Peptides and protein hydrolysates are promising alternatives to substitute chemical additives as functional food ingredients. In this study, we present a novel workflow for producing a potato protein hydrolysate with improved emulsifying and foaming properties using quantitative proteomics and bioinformatic prediction to facilitate targeted hydrolysis design. Based on previous studies, we selected 15 potent emulsifier peptides derived from abundant potato proteins as targets. Through in silico analysis, we determined that from a range of industrial proteases (Neutrase (Neut), Alcalase (Alc), Flavourzyme (Flav) and Trypsin (Tryp)), Tryp was found more likely to release peptides resembling the targets. After applying all proteases individually, hydrolysates were assayed for in vitro emulsifying and foaming properties. No direct correlation between degree of hydrolysis and interfacial properties was found. Tryp (E/S = 3%) produced a hydrolysate (DH = 5.4%) with high aqueous solubility and the highest (P < 0.05) emulsifying and foaming abilities, validating the hypothesis.

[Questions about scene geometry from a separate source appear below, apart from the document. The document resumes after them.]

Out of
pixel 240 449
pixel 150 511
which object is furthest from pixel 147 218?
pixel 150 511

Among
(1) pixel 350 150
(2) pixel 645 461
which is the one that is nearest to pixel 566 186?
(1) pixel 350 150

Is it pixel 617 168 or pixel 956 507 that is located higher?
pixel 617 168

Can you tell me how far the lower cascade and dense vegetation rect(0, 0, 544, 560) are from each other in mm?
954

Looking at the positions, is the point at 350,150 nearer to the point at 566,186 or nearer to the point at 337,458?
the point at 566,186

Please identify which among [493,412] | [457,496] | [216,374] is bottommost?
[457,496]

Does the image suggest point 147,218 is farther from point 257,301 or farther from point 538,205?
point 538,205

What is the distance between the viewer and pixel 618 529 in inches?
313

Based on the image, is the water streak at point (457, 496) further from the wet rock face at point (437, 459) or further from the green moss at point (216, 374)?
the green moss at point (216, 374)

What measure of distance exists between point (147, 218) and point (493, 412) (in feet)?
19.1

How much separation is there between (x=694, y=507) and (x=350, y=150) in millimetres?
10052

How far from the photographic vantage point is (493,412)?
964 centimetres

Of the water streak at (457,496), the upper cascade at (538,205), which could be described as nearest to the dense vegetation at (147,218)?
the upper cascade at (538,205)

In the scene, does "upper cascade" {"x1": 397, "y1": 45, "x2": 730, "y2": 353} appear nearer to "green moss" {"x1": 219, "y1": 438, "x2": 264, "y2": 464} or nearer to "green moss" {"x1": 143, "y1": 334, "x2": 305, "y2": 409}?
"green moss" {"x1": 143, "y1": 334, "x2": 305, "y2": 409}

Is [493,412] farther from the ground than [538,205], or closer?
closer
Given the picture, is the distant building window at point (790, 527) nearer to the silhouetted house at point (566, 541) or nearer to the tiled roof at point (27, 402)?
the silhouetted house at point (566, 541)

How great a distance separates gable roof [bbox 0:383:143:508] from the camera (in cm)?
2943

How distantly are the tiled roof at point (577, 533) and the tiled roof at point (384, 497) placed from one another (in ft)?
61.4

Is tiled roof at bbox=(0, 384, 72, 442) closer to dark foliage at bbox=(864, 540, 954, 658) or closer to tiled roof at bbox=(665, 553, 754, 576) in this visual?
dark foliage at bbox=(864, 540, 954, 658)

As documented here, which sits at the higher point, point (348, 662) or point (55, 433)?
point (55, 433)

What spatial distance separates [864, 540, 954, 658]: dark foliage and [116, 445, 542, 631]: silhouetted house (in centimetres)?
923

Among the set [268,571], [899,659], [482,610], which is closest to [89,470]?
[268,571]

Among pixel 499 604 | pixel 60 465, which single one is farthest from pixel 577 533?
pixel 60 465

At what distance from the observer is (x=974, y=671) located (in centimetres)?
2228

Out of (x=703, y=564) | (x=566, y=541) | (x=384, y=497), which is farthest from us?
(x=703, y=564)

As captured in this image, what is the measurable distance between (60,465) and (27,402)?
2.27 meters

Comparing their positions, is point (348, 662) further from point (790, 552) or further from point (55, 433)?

Using LC-MS/MS, we identified >10,000 peptides in each hydrolysate. Peptide mapping revealed that random overlapping with known peptide emulsifiers is not sufficient to quantitatively describe hydrolysate functionality. However, validated release of targeted peptides by 3% Tryp appears to increase surface activity of the hydrolysate. Our data also suggest that terminal hydrophobic anchor domains may be important for high interfacial partitioning and activity. While modest yields and residual unhydrolyzed protein indicate room for process improvement, this work shows that bioinformatics-guided and data-driven targeted hydrolysis is a promising, interdisciplinary approach to facilitate process design for production of functional hydrolysates from alternative protein sources.